# Dowelling Jig - advice please



## Deems (5 Aug 2020)

I am thinking of buying a dowelling jig for a project ( boot storage box) that will involve 90 degree corner joints and internal shelves. I have a biscuit jointer but was wondering whether a dowelling joint will make stronger joints? 

The main issue here is that the person who wants the box will wish sit on it whilst changing boots. (I guess it might be feasible to strengthen the top of the box with a thickish strop of wood fixed underneath the top and running the length of the top, but am toying with the idea of using dowels for greater strength)

What experience do others have of dowelling jigs? I need 100% accuracy and think I will struggle with the cheaper hand held devices. I’ve looked online at the Jessem (the expensive one, costs about £150 from Peter Sefton’s site) and the Milescraft Joint Pro( costs about £100 from Rutlands) Both look good but are not cheap, so I want to know if anyone else has any experience of either of these tools?

Thanks in anticipation


----------



## AndyT (5 Aug 2020)

The best way to make a strong box is to dovetail the corners. 

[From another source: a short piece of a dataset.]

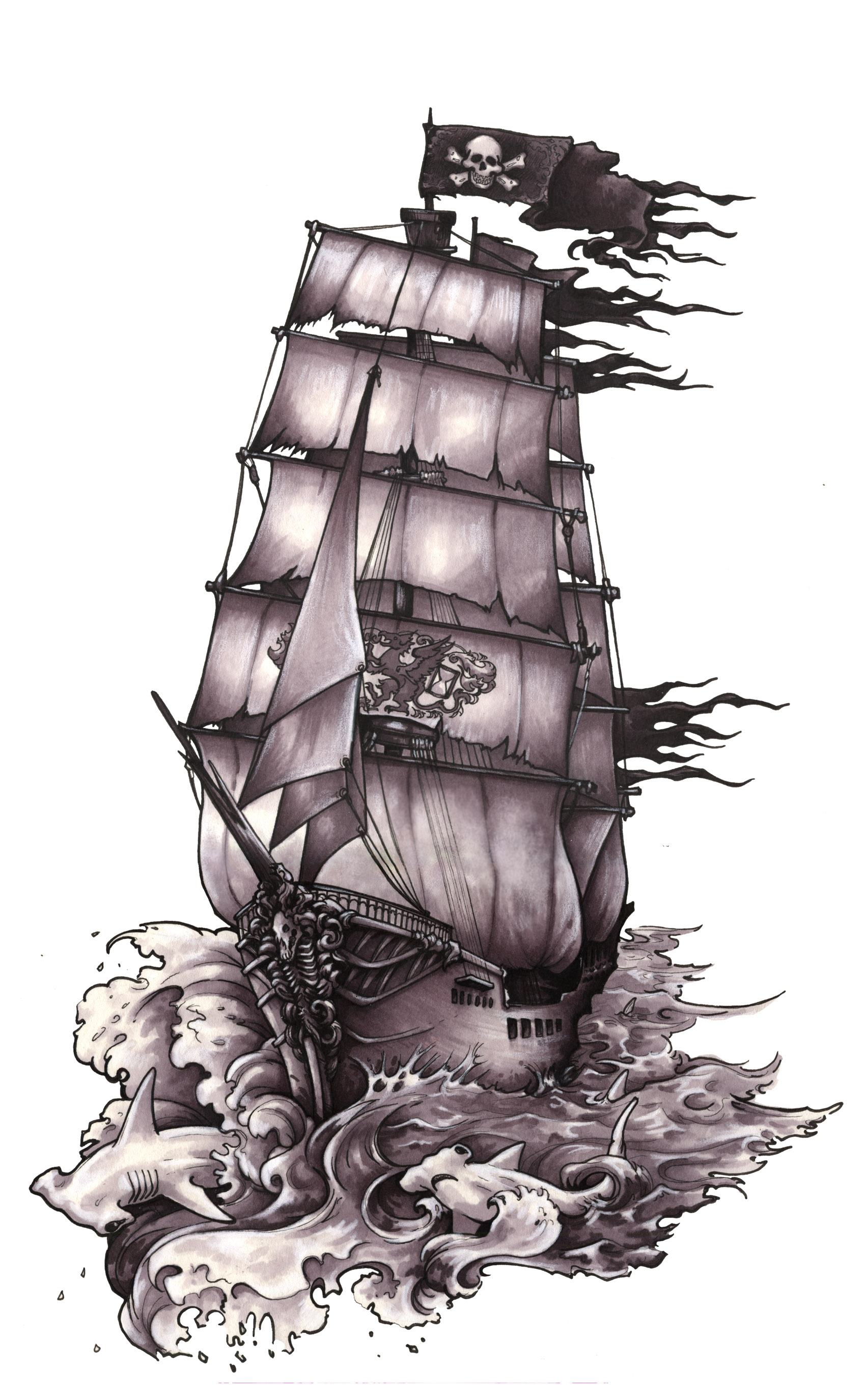 Drawn ship ghost United  Sailing Constitution Navy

This sounds like a fairly utilitarian project, so it could be an ideal chance to have a go. The joints don't have to be perfect to be incredibly strong.

And assuming you already have a saw and a chisel, you don't need to spend a lot of money on new tools.


----------



## That would work (5 Aug 2020)

No, dowels will not be stronger for that, in fact biscuits can be better because they swell due to using water based adhesive. Given this I definately wouldn't be thinking of buying a dowelling jig... if you use dowels it's pretty easy to make your own jig according to what you are doing.


----------



## maznaz (6 Aug 2020)

You can use the joint genie and some 10mm dowels for a super strong and accurate joint. You can look online at the merits of various joint types by googling for the dowelmax joint tests.


----------



## TheTiddles (8 Aug 2020)

I think you have the wrong thinking, or, well, very common thinking that’s not out of place, but wrong from a design perspective.

If you are having to make a really strong joint to take a load, you’ve probably designed it wrong as the joints are usually much weaker than the parent material, for instance, if you had two vertical sides and then a top between them like a shelf in a bookcase, to take the load of a person sitting on it you’d need a chuffing strong joint as it would be in bending, shear and tension, so dovetails would be a good choice for this bad situation.

If the same piece the person sat on was across the top of both verticals like a lid, a couple of screws through the top into the sides would suffice as the joint is substantially in compression with a bit of shear from the top bending. If you then put some rails under the top to minimise the bending, you wouldn’t even need the screws, see what I mean?

As for 100% accuracy, I wish you well. Good design doesn’t need super accuracy or precision, if you plan around it, you should be able to avoid the need in many cases and that’s partly what I like in design, something that looks perfect and sharp but has actually got a design that accommodated errors all the way through so in the end the result looks flawless.

Aidan


----------



## Trainee neophyte (9 Aug 2020)

I made something similar last year and used loose tenons (big dowels, in other words). The strength is all in having the lid sit on top of the sides, as Mr Tiddles explains so much more eruditely than I could.

If I was doing it again, I would be attempting my first dovetails, because the box I made (more of a bench, but definitely a box) is 2 metres long, and as it lives outside the amount of movement in the wood is impressive. Making it out of scaffold boards hasn't helped, but it is holding together so far. Lots of shearing forces across the plane of the joint as it expands and contracts - dowels might be a bit on the small side. I don't have any festool kit, but made my own floating tenons and used a router for the mortises - (I had only just learned about loose tenons, so thought I would have a bash).


----------



## Eric The Viking (9 Aug 2020)

I have one large toolchest, that mostly holds my plane collection (in the house, in the winter). But it first had a hard life as a cable chest* for the BBC, and I got it when it was "retired" (thrown out). 

So the box was strong but utilitarian - good quality ply - and the volume was about what I wanted, but it needed trays. I got as far as making a whole one, way back in the early 1980s. Recently I had a careful look at the tray, as I couldn't work out how it had survived - full of heavy tools., thumped in and out of the chest regularly, etc. 

To my surprise (for I had quite forgotten), I found that I had done dovetails. They look completely horrible - nothing fits, they aren't even trimmed off very neatly, and being softwood, they are splintery and, well, just nasty. But they have survived: they aren't loose, and there is still a lot of weight on that tray.

So my vote is for dovetails too! ;-)

E.

*It held short but heavy interconnecting cables for outside broadcast equipment, so got lugged around all over the place. It's a delightful batttleship grey, too, probably in heavy lead paint!


----------



## Spectric (23 Aug 2020)

Hi

If you want dowels then the Dowelmax is really accurate and easy to use and will be stronger than biscuits which are great for alignment but not strength. You could also look at lock mitre bits for the router, both Wealdon tools and Infinity sell these. If it was something fancy then Dovetails do look pretty but can be time consuming unless you have a jig or Woodrat.


----------